鹿島臨海鉄道(1)

鹿島臨海鉄道は1970年11月12日、貨物線の営業を開始した。同日、国鉄(現JR)鹿島線の「鹿島神宮−北鹿島」の区間も開業した。1985年3月14日に「水戸−北鹿島」に建設が進められていた「鹿島新線」(大洗鹿島線)を、国鉄にかわって鹿島臨海鉄道が第三セクターとして引き受け、営業を開始した。
つまり、鹿島臨海鉄道は、一番古い部分でも1970年建設の、比較的新しいローカル線なのだ。

【鹿島神宮駅】

厳密にいうと、鹿島神宮駅〜鹿島スタジアム駅間はJRの路線らしいが、実質、鹿島神宮駅を始発にしている列車が多いので、この駅から回ることにした。

ホームが高架の大きな駅。

私が行った時、一両編成の気動車が入ってきた。車体にアクアワールド大洗の宣伝の書かれた車両だった。近くで見てみたいと思ったが、入場券を買

うのが面倒だったので、下からズーム写真を撮っておしまい。客待ちをしていたタクシーの運転手さんが「駅をバックにおねーちゃんの写真撮るか?」と話しかけてきたが、面白くない駅だったのでお断りした。ごめんね〜。

さて、驚いたのが運賃。二つ先の荒野台駅まで320円、終点の水戸駅まで1530円。これって高すぎない?

駅名にもなっている鹿島神宮に行ってみることにした。

本殿、参道、奧宮とも荘厳な雰囲気の神社だった。こんな言い方してはなんだが、荒川的には「まじめすぎてツッコミ所がなくてつまらない」神社だった。

【鹿島スタジアム駅】

県道242号から少し入った場所にある鹿島スタジアムの最寄り駅。
駅の改札は跨線橋の上だったが、試合開催日ではないので、閉められていた。
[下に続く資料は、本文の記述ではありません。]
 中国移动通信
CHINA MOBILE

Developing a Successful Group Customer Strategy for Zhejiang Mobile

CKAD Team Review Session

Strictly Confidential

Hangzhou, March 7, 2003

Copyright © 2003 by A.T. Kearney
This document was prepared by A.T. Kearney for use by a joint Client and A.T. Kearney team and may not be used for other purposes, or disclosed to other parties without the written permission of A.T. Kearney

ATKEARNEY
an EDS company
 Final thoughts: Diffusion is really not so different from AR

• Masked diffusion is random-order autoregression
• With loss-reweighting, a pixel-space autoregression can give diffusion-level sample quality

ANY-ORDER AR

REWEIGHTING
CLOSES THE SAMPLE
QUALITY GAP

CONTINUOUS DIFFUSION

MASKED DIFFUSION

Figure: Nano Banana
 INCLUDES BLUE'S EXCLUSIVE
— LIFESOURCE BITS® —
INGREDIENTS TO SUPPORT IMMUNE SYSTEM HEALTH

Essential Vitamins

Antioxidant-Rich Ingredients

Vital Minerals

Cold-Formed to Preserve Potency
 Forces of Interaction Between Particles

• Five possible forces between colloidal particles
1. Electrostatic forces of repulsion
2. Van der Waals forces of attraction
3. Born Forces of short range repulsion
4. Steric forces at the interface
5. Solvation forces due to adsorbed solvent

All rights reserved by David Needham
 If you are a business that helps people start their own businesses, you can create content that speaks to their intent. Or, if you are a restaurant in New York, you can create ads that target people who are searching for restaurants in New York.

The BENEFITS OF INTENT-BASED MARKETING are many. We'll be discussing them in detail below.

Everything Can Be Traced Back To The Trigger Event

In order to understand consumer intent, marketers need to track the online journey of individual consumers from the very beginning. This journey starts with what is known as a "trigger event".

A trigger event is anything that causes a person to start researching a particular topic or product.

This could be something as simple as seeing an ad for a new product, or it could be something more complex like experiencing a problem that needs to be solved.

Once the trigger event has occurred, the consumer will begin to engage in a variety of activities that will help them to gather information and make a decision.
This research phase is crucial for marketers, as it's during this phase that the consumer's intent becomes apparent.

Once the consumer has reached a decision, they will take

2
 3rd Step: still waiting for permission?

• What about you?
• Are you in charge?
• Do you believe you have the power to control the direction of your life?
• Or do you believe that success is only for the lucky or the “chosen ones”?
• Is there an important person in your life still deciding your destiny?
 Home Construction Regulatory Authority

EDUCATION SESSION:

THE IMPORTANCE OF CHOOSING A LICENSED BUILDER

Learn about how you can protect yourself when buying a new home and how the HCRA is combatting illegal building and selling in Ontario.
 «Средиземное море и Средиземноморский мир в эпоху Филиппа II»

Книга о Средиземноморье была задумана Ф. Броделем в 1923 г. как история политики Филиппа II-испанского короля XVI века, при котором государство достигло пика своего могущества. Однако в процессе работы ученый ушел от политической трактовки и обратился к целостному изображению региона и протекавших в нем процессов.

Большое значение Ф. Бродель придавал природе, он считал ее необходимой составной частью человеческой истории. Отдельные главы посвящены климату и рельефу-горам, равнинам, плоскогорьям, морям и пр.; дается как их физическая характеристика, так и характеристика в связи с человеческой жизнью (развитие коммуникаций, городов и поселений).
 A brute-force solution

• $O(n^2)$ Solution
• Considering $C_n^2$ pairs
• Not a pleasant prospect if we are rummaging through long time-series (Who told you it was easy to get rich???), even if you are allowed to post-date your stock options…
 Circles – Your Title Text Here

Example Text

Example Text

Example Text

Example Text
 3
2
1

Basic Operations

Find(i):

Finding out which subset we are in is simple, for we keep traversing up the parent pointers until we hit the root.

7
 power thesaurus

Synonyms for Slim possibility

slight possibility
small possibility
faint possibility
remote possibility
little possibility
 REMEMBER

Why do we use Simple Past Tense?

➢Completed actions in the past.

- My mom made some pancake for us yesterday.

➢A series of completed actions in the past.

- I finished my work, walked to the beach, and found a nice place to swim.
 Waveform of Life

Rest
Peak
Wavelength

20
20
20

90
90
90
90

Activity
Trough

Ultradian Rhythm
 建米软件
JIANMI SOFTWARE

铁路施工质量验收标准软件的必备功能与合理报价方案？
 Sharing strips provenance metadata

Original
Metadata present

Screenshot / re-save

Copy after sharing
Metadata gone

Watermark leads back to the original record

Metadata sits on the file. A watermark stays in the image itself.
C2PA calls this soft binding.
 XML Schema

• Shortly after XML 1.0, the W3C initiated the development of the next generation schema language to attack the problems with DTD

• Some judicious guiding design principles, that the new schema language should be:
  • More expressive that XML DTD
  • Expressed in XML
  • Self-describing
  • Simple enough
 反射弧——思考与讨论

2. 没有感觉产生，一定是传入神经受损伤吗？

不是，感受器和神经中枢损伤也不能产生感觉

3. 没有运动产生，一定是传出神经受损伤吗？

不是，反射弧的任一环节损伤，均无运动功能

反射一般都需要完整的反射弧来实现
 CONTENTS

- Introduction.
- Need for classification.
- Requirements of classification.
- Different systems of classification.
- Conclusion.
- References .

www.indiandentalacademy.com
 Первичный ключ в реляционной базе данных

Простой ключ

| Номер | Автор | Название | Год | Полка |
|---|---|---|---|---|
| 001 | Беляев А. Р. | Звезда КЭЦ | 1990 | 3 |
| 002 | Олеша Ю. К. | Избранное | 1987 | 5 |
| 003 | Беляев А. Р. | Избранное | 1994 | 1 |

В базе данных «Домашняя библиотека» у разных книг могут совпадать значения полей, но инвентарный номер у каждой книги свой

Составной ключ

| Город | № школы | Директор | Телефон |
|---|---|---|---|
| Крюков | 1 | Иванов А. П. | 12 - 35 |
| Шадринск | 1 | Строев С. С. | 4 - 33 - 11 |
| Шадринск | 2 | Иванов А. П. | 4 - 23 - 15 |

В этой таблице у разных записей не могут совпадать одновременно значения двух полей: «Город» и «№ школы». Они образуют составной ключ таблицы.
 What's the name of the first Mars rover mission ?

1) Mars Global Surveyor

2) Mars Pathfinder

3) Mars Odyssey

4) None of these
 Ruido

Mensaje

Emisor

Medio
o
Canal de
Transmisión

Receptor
今日はこの駅は休業中。
駅への跨線橋の登り口には、地元小学生が描いた、サッカーネタの絵がたくさん飾られていた。
ちょうど駅に貨物列車が入ってきたところだった。よく見ると、この機関車、EFナントカというJRのものだった。鹿島臨海鉄道の駅にJRが乗り入れているわけだ。

【荒野台駅】

「こうやだい」駅。この駅も県道242号から入った場所にある。県道側に入り口の表示がないので、探すのが大変だった。
適当に当たりをつけた道路に入ったら、荒野台駅のすぐ脇に出た。新興住宅地の中の駅だが、駅名看板の落書きがひどかった。

【長者ヶ崎潮騒はまなす公園駅】

この駅は、1990年にできた新しい駅。その当時は、日本一長い駅名だった。しかしこの一位は2年しか続かなかったようだ。

【日本一長い駅名の変遷】

1990年(平成2年)11月18日 鹿島臨海鉄道「長者ケ浜潮騒はまなす公園前」
1992年(平成4年)4月1日 南阿蘇鉄道「南阿蘇水の生まれる里白水高原」
2001年(平成13年)4月 一畑鉄道「ルイス・C・ティファニー庭園美術館前」

駅前の長い看板の前で写真を撮っていたら、車で作業中のおじさんが声をかけてきた。直線ストレート区間がこの路線の自慢らしい。

おじさんに「お客さんが少ないようだが、この路線が廃止される可能性について地元民の間で取りざたされることはないのか?」と訊いたら、今のところ、そのような心配は誰もしていないらしい。